_Description of the task_.
Starting with the line containing "Of (x=49, y=352)" and going on through the end of the records, reproduce every line, requests included, but scale the coordinates in the answers by 0.75, rounding to whole numbers with halves going up. Leave the pictures out.

Image-linked spatial records:
┏━━

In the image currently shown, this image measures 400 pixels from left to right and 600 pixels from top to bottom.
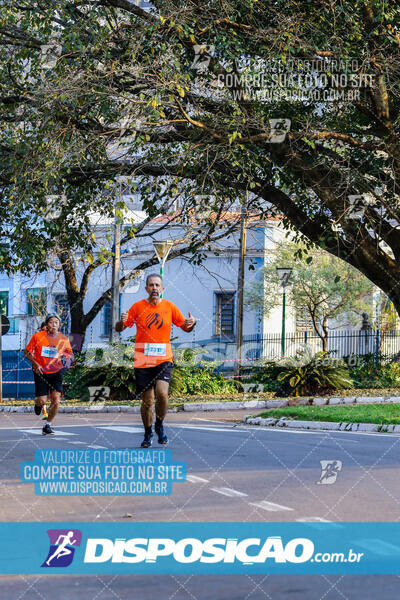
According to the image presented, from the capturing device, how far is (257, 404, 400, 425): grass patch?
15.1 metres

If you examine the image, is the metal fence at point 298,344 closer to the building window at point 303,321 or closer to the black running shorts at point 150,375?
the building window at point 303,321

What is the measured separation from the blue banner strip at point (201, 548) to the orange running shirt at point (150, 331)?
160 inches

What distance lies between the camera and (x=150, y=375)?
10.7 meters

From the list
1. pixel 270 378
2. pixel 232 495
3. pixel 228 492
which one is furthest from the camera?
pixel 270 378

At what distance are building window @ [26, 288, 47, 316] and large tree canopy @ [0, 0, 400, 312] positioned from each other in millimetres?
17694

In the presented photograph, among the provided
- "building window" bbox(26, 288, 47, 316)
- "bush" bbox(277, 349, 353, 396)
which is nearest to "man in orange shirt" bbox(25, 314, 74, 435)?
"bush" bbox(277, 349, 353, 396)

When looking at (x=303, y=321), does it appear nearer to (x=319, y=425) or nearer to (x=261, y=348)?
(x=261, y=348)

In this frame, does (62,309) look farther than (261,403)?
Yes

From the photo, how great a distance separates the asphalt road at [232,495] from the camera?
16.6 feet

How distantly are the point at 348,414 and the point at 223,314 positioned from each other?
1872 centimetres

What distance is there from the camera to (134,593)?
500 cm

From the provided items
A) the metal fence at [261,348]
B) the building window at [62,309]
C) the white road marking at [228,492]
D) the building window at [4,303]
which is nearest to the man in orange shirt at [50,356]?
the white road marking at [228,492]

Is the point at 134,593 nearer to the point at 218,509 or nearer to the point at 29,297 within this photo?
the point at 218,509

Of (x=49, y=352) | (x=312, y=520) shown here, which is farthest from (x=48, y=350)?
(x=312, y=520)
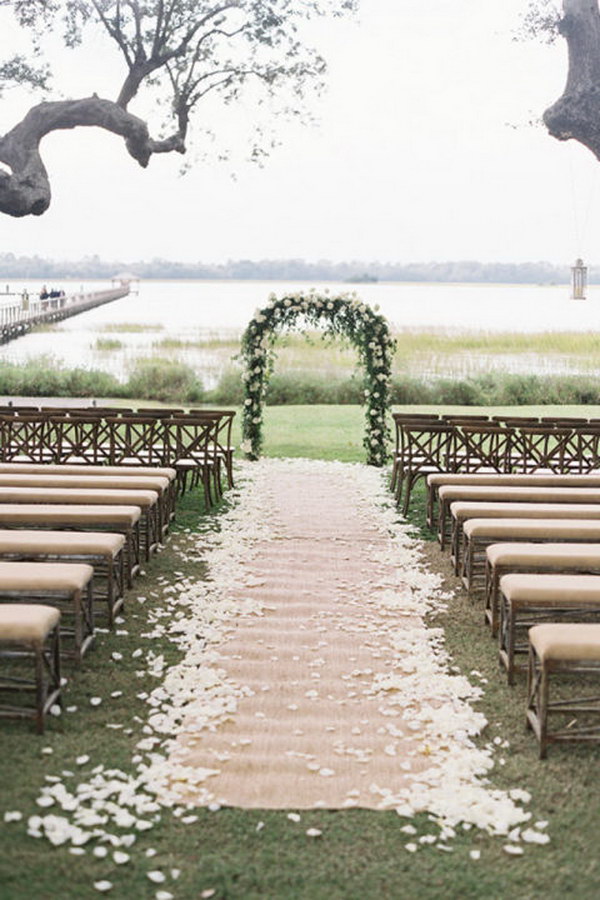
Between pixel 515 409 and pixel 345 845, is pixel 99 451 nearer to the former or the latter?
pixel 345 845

┗━━

_Response to the task_.
Of (x=49, y=352) | (x=312, y=520) shown here, which is farthest from (x=48, y=350)?
(x=234, y=390)
Between pixel 515 409 and pixel 345 845, is pixel 99 451 nearer to the former or the latter?
pixel 259 634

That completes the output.